╔══
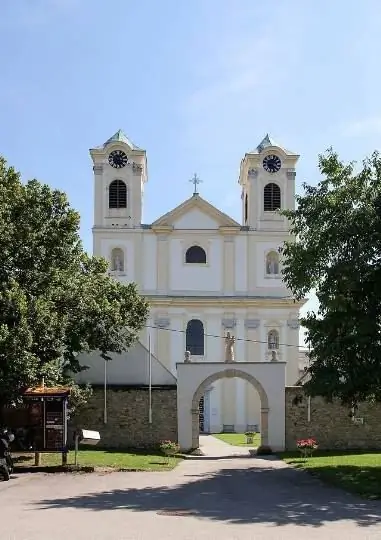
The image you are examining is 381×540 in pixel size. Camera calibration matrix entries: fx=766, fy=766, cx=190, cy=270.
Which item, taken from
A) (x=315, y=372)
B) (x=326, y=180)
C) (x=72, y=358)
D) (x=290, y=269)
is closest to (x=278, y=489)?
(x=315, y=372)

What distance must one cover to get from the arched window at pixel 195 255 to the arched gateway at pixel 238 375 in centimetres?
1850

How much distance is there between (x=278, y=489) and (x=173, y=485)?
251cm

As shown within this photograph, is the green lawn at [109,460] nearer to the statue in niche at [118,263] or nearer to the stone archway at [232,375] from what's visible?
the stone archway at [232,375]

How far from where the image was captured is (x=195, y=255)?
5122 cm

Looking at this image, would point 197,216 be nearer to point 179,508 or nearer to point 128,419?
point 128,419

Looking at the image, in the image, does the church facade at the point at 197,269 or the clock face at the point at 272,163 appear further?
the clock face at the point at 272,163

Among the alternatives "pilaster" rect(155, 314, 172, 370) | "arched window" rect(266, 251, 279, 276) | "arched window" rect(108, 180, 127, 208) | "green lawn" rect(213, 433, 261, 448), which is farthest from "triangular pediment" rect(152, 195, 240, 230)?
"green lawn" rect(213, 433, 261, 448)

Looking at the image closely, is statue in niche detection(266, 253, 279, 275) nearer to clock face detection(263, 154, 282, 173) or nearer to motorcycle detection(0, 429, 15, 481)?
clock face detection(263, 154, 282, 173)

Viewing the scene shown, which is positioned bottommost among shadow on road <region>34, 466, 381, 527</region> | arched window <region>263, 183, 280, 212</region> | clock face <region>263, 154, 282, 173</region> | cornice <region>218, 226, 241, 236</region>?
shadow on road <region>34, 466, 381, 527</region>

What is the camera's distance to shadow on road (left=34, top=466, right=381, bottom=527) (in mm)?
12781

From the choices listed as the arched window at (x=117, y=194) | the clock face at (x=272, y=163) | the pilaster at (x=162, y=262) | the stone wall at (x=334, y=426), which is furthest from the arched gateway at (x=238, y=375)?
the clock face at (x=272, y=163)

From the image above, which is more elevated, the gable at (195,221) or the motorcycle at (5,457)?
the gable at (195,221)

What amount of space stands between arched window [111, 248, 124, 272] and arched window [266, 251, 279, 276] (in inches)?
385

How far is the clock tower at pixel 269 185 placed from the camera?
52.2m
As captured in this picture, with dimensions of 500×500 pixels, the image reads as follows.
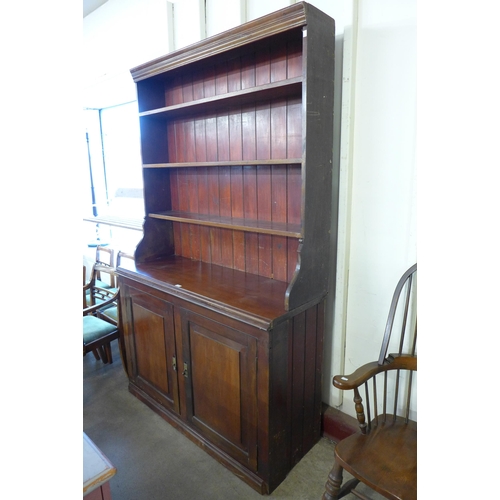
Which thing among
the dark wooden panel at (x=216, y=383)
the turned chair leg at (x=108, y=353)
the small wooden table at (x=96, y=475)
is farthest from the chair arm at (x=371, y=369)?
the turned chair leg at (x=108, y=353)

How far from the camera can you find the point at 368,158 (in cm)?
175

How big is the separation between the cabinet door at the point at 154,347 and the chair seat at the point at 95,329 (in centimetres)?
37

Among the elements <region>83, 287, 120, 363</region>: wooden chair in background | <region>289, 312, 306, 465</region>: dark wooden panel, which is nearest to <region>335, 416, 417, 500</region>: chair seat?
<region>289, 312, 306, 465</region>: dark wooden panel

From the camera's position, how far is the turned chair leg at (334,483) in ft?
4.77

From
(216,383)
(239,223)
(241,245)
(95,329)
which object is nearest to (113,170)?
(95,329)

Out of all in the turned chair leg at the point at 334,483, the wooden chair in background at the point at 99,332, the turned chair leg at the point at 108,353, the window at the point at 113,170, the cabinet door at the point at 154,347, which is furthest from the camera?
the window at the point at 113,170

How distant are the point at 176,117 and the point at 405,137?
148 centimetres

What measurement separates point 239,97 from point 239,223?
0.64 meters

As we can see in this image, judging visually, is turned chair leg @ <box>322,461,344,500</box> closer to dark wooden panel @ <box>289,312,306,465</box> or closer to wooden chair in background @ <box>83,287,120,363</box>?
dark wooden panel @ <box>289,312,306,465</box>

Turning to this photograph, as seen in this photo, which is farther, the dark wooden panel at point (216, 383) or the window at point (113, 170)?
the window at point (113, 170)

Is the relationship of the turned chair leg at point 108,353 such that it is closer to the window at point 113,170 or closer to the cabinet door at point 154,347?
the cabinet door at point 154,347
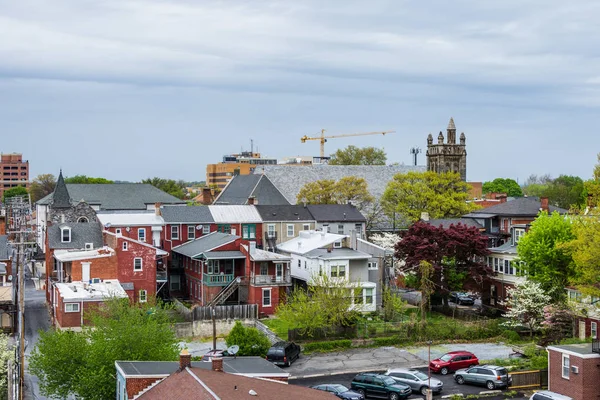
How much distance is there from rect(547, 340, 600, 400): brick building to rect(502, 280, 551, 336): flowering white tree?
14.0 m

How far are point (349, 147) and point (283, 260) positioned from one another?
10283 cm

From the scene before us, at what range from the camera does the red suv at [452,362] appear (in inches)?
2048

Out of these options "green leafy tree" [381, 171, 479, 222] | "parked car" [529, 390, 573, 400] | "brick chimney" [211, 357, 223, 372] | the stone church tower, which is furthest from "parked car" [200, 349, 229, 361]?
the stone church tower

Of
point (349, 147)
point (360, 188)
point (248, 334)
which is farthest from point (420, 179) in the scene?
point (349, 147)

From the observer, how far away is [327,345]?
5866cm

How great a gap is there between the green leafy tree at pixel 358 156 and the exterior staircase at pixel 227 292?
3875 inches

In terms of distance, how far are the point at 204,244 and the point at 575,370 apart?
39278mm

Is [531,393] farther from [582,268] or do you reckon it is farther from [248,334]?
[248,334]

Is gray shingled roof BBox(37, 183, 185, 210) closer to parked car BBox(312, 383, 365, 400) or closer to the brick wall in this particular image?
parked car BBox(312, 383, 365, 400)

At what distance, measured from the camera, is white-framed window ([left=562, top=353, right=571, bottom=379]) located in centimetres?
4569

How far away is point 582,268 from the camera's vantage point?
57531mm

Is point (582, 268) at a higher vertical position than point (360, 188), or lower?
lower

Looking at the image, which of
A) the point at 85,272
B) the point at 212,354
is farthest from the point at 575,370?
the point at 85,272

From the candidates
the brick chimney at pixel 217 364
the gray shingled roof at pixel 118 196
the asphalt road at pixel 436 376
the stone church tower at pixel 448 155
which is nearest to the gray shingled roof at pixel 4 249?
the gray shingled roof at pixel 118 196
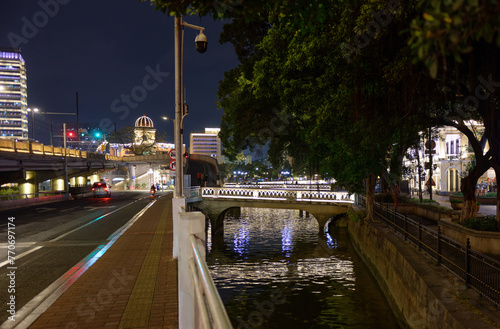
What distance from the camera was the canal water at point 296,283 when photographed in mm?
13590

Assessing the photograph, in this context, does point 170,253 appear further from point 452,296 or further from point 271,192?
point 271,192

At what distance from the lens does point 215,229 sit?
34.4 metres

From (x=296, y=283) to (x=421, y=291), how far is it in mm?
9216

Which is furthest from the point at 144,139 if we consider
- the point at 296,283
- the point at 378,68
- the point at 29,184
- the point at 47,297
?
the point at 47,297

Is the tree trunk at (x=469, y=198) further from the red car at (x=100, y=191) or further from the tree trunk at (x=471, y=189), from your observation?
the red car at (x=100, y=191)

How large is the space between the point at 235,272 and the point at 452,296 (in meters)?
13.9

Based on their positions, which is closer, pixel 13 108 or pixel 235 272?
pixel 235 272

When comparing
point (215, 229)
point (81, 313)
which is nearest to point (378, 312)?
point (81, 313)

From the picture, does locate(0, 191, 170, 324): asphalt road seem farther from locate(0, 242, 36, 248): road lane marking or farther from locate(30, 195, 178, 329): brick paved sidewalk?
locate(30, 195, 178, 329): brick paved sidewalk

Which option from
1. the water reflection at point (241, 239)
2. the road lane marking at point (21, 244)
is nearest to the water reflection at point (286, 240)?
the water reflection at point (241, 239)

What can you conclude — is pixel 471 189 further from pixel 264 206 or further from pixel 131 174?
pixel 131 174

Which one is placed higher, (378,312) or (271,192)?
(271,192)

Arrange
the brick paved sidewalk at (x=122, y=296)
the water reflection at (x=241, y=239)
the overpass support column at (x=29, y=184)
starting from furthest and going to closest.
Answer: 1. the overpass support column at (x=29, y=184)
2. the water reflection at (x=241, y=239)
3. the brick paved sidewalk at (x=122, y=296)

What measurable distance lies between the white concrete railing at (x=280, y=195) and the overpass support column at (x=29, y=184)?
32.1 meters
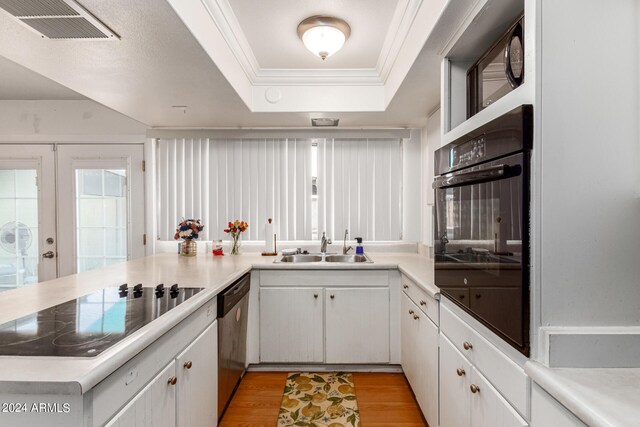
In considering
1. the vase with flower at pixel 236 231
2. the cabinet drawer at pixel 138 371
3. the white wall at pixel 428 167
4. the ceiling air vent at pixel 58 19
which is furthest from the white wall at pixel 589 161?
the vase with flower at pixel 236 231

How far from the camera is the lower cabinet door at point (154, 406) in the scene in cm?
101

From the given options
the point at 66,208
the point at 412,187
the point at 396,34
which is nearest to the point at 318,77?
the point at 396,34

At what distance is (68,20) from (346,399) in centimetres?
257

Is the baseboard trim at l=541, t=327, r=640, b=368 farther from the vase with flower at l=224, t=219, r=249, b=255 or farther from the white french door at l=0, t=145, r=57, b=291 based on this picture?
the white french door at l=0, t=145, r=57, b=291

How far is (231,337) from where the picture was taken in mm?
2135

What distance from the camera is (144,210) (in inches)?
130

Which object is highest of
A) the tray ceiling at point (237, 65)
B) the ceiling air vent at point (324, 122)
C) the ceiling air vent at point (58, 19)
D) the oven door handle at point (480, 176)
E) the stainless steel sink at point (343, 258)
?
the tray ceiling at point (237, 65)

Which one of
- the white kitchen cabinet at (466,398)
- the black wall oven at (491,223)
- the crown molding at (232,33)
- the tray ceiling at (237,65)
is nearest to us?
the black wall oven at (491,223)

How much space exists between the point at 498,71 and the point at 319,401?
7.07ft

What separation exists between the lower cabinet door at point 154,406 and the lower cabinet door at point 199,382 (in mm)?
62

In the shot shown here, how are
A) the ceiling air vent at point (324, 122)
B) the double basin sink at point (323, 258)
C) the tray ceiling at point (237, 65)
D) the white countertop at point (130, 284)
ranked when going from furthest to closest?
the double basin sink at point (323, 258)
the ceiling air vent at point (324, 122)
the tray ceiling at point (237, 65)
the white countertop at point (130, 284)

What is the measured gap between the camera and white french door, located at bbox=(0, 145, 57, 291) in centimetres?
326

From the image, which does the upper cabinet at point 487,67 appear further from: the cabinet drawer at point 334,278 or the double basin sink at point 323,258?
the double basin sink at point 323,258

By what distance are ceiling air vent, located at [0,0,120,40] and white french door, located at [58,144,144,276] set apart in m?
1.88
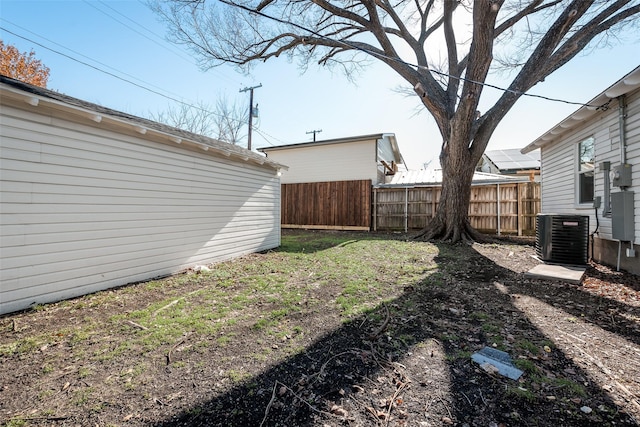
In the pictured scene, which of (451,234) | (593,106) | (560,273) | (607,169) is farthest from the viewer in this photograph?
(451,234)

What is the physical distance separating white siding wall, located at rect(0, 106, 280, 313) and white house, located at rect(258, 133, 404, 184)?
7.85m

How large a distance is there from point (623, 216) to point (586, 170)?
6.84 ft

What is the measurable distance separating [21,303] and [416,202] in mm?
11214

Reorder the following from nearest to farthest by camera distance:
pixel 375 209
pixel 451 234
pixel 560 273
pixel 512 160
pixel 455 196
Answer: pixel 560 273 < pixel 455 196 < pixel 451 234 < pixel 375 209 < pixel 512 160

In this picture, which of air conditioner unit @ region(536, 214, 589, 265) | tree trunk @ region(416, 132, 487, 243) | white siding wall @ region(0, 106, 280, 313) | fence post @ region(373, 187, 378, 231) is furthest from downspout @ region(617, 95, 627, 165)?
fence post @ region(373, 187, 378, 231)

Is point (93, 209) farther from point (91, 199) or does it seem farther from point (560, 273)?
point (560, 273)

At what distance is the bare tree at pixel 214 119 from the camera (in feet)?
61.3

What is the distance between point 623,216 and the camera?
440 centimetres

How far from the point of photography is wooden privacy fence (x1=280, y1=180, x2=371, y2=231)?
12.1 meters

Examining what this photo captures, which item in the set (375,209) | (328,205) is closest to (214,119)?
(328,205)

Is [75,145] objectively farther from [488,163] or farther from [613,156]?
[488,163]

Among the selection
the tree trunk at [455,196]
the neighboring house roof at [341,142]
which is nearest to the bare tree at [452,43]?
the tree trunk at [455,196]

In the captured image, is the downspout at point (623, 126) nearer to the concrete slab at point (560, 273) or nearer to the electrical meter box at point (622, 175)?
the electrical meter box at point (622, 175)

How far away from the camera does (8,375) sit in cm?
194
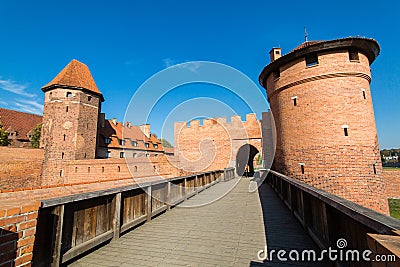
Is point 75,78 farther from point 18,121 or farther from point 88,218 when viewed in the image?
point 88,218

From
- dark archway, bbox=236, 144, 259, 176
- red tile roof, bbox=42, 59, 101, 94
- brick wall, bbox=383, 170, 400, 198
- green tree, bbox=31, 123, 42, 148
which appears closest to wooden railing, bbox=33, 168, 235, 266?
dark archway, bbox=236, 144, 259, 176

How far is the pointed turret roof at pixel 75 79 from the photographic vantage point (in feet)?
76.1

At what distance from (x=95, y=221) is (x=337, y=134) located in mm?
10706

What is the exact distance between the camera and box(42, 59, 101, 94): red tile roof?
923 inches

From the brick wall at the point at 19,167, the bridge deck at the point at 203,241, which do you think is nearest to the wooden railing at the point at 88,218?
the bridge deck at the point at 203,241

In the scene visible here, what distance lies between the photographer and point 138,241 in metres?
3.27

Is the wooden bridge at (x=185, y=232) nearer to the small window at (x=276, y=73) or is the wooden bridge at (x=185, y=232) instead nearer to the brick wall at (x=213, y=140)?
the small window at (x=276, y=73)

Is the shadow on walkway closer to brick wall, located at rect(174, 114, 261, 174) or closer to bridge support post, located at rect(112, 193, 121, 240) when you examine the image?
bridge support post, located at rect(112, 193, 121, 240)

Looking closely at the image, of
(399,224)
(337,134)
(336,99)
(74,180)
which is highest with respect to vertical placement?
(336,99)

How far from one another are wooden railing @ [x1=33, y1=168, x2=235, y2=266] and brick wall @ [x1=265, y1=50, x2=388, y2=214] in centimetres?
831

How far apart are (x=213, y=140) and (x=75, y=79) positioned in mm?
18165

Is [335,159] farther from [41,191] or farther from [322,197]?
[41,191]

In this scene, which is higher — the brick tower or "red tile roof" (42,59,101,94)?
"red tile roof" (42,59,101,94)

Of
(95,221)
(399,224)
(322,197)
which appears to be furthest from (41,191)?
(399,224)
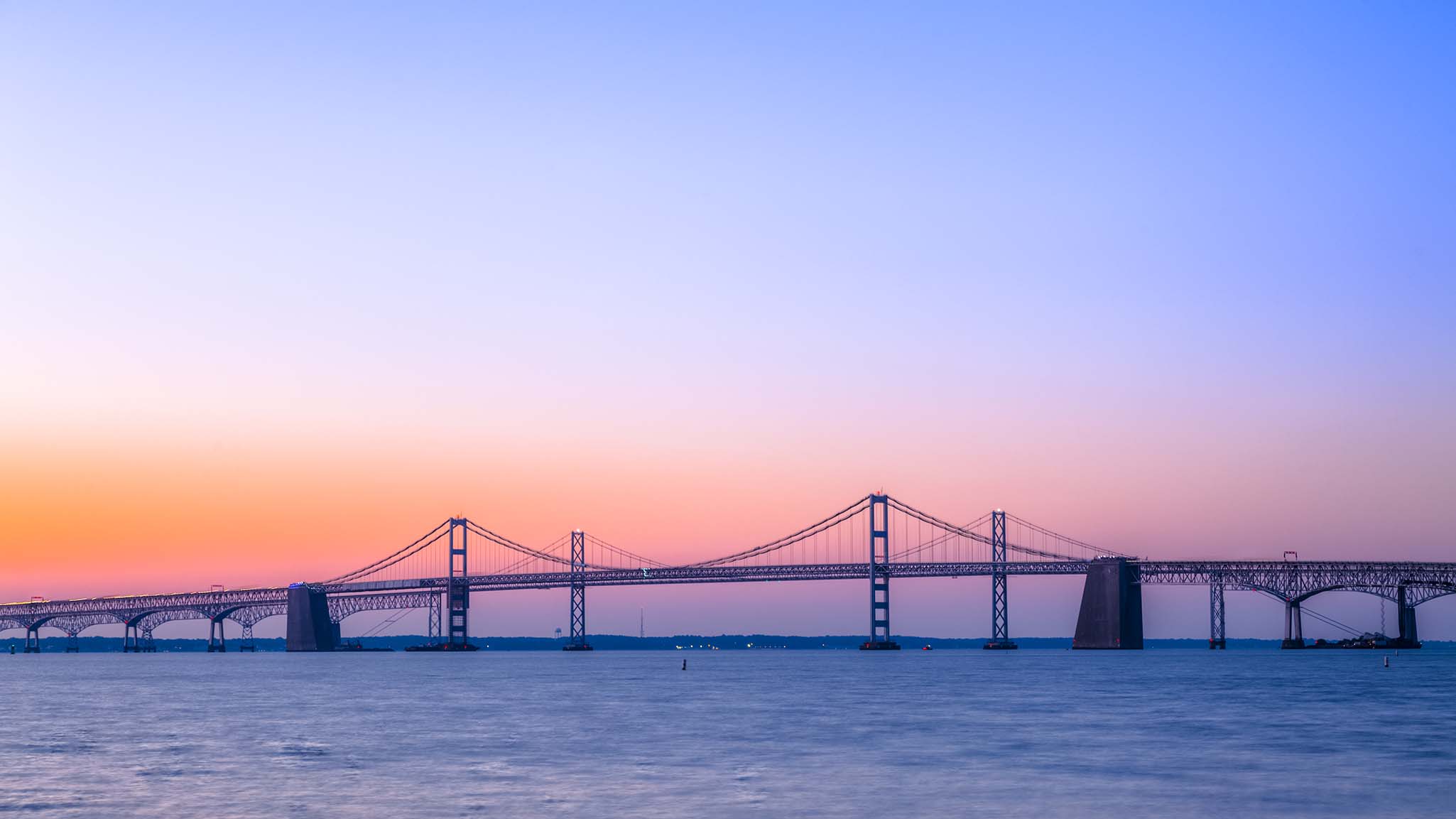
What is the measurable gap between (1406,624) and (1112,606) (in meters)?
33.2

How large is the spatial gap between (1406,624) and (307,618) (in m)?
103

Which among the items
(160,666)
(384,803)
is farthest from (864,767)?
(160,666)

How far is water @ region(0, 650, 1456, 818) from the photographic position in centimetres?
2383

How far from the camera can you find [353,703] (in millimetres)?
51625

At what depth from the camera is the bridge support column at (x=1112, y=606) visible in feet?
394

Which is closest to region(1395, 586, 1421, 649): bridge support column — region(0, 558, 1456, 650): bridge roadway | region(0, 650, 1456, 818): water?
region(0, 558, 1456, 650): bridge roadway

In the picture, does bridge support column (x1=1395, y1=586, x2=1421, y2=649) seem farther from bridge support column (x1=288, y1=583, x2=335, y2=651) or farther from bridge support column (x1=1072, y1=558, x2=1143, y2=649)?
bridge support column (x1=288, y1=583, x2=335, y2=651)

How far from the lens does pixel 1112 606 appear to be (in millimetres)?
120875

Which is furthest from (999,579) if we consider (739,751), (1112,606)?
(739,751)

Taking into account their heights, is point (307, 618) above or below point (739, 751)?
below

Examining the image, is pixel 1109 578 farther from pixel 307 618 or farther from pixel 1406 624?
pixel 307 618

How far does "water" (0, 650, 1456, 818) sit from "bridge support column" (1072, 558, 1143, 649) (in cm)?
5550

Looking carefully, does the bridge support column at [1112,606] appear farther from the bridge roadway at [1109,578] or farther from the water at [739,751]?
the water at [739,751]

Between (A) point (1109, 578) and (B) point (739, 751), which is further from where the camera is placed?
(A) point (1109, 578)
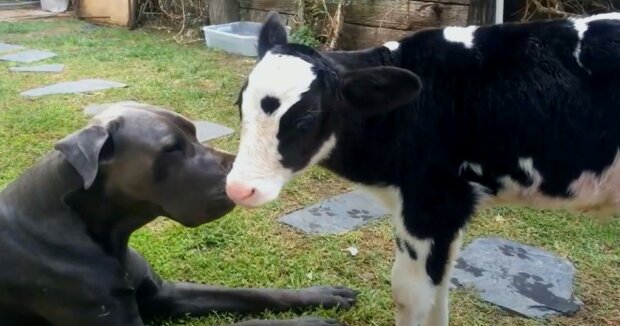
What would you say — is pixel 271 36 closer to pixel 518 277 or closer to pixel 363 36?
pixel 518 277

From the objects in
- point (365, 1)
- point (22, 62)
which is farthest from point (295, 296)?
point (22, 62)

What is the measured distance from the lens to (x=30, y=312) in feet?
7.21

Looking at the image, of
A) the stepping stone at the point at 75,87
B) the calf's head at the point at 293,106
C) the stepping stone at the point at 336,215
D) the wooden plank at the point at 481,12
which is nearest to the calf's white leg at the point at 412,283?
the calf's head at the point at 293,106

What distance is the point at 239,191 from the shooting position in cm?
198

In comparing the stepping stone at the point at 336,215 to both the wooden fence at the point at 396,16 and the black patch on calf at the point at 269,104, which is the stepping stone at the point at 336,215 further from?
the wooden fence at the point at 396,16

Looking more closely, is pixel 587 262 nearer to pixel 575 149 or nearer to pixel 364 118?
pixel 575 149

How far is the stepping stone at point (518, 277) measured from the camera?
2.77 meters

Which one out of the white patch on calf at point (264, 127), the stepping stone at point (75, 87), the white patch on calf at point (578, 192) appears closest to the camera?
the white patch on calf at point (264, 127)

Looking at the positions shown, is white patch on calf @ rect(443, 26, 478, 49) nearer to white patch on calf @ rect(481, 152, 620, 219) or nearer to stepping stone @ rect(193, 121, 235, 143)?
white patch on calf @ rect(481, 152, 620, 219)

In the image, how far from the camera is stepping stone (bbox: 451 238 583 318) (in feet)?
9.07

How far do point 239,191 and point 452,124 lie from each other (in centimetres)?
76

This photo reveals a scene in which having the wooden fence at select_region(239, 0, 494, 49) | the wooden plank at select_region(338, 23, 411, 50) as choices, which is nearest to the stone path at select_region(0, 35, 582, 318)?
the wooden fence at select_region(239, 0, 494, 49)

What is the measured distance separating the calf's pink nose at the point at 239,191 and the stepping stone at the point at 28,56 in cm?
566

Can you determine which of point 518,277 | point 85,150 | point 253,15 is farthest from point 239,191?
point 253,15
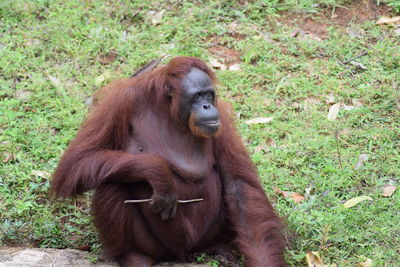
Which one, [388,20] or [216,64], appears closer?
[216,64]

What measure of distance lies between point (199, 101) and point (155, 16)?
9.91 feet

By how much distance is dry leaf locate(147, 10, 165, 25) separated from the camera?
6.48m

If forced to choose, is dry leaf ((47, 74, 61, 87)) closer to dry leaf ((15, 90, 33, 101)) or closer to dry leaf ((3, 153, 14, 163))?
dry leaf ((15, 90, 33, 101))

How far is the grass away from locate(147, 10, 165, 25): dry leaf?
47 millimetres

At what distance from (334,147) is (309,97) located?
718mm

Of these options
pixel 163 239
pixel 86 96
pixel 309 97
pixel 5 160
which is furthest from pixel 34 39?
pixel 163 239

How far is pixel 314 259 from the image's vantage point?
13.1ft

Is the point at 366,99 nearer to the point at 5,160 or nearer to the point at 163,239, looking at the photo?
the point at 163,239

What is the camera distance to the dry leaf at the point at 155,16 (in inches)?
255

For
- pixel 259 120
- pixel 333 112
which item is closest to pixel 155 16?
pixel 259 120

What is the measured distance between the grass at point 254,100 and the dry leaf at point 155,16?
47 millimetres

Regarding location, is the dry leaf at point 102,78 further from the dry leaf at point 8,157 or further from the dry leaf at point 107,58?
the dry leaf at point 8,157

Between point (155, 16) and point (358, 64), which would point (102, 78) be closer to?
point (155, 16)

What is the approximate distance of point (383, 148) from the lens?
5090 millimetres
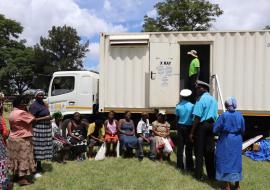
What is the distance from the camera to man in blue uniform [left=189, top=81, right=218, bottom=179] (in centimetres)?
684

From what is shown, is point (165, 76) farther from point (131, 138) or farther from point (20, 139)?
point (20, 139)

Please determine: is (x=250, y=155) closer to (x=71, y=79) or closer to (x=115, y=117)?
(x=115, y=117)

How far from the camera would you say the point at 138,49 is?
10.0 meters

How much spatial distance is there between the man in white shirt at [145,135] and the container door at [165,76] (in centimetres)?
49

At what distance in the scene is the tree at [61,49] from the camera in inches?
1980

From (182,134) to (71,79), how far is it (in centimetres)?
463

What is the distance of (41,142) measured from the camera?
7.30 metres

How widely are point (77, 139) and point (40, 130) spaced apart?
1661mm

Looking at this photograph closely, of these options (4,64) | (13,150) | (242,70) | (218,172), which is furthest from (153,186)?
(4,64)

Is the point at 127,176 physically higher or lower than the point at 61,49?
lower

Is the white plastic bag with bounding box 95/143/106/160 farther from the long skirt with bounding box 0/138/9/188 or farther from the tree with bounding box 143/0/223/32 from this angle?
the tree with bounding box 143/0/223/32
╚══
**Exercise task:** Extract and repeat verbatim the lines of the records from the line containing "How far from the camera can you find the" to the line containing "0.64 meters", with both of those lines included.

**Exercise solution:**
How far from the camera can you find the point at 368,158 (in cm)?
175

How big is the separation between the cabinet door at the point at 154,347 and the chair seat at the point at 95,329 (in centimetres)?
37

Among the elements <region>83, 287, 120, 363</region>: wooden chair in background | <region>289, 312, 306, 465</region>: dark wooden panel, which is nearest to <region>335, 416, 417, 500</region>: chair seat?
<region>289, 312, 306, 465</region>: dark wooden panel

From the camera's position, how far is the turned chair leg at (334,483) in ft?
4.77

From
(216,383)
(239,223)
(241,245)
(95,329)
which object is nearest to (113,170)?
(95,329)

Out of all in the turned chair leg at the point at 334,483, the wooden chair in background at the point at 99,332, the turned chair leg at the point at 108,353, the window at the point at 113,170, the cabinet door at the point at 154,347, which is furthest from the camera?
the window at the point at 113,170

How distant are the point at 176,117 and the point at 405,137?
148 centimetres

What measurement separates point 239,97 from point 239,223?
0.64 meters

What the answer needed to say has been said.